Copy out all of the data that follows, exactly as it appears.
((
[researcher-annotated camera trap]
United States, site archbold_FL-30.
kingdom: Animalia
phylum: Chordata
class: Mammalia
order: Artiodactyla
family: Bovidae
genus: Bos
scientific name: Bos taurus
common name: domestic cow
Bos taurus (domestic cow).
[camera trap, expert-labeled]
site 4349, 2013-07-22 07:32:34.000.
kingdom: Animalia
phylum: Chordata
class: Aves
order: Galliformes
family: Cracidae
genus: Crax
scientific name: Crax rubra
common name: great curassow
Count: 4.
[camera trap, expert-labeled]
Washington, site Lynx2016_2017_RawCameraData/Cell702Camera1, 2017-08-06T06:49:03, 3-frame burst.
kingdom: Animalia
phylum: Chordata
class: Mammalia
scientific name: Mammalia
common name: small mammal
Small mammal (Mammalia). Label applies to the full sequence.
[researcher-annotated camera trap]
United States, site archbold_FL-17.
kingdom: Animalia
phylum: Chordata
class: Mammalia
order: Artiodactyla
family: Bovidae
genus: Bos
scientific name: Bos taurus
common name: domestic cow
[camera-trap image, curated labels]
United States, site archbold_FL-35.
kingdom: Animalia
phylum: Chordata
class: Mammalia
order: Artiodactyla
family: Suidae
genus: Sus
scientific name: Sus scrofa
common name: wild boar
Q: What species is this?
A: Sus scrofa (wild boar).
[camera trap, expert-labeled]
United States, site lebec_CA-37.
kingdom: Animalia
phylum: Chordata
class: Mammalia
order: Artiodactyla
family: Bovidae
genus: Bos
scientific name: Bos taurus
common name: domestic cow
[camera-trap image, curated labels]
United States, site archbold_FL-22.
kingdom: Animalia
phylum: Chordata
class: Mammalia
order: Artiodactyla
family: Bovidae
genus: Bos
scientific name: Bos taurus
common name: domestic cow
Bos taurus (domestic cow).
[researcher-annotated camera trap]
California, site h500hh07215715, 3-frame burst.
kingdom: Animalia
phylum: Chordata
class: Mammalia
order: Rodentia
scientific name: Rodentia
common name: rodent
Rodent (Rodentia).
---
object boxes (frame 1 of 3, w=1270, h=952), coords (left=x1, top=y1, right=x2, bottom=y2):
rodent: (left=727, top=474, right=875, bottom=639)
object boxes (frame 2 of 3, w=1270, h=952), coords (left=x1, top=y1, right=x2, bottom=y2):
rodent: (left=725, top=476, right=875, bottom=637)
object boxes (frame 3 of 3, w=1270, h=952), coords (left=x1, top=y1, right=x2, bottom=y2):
))
:: SOLUTION FOR THIS TASK ::
[researcher-annotated camera trap]
United States, site archbold_FL-30.
kingdom: Animalia
phylum: Chordata
class: Mammalia
order: Artiodactyla
family: Bovidae
genus: Bos
scientific name: Bos taurus
common name: domestic cow
Bos taurus (domestic cow).
[camera trap, expert-labeled]
site 4349, 2013-07-22 07:32:34.000.
kingdom: Animalia
phylum: Chordata
class: Aves
order: Galliformes
family: Cracidae
genus: Crax
scientific name: Crax rubra
common name: great curassow
Count: 4.
[camera trap, expert-labeled]
Washington, site Lynx2016_2017_RawCameraData/Cell702Camera1, 2017-08-06T06:49:03, 3-frame burst.
kingdom: Animalia
phylum: Chordata
class: Mammalia
scientific name: Mammalia
common name: small mammal
Small mammal (Mammalia). Label applies to the full sequence.
[researcher-annotated camera trap]
United States, site archbold_FL-17.
kingdom: Animalia
phylum: Chordata
class: Mammalia
order: Artiodactyla
family: Bovidae
genus: Bos
scientific name: Bos taurus
common name: domestic cow
[camera-trap image, curated labels]
United States, site archbold_FL-35.
kingdom: Animalia
phylum: Chordata
class: Mammalia
order: Artiodactyla
family: Suidae
genus: Sus
scientific name: Sus scrofa
common name: wild boar
Q: What species is this?
A: Sus scrofa (wild boar).
[camera trap, expert-labeled]
United States, site lebec_CA-37.
kingdom: Animalia
phylum: Chordata
class: Mammalia
order: Artiodactyla
family: Bovidae
genus: Bos
scientific name: Bos taurus
common name: domestic cow
[camera-trap image, curated labels]
United States, site archbold_FL-22.
kingdom: Animalia
phylum: Chordata
class: Mammalia
order: Artiodactyla
family: Bovidae
genus: Bos
scientific name: Bos taurus
common name: domestic cow
Bos taurus (domestic cow).
[researcher-annotated camera trap]
California, site h500hh07215715, 3-frame burst.
kingdom: Animalia
phylum: Chordata
class: Mammalia
order: Rodentia
scientific name: Rodentia
common name: rodent
Rodent (Rodentia).
---
object boxes (frame 1 of 3, w=1270, h=952), coords (left=x1, top=y1, right=x2, bottom=y2):
rodent: (left=727, top=474, right=875, bottom=639)
object boxes (frame 2 of 3, w=1270, h=952), coords (left=x1, top=y1, right=x2, bottom=y2):
rodent: (left=725, top=476, right=875, bottom=637)
object boxes (frame 3 of 3, w=1270, h=952), coords (left=x1, top=y1, right=x2, bottom=y2):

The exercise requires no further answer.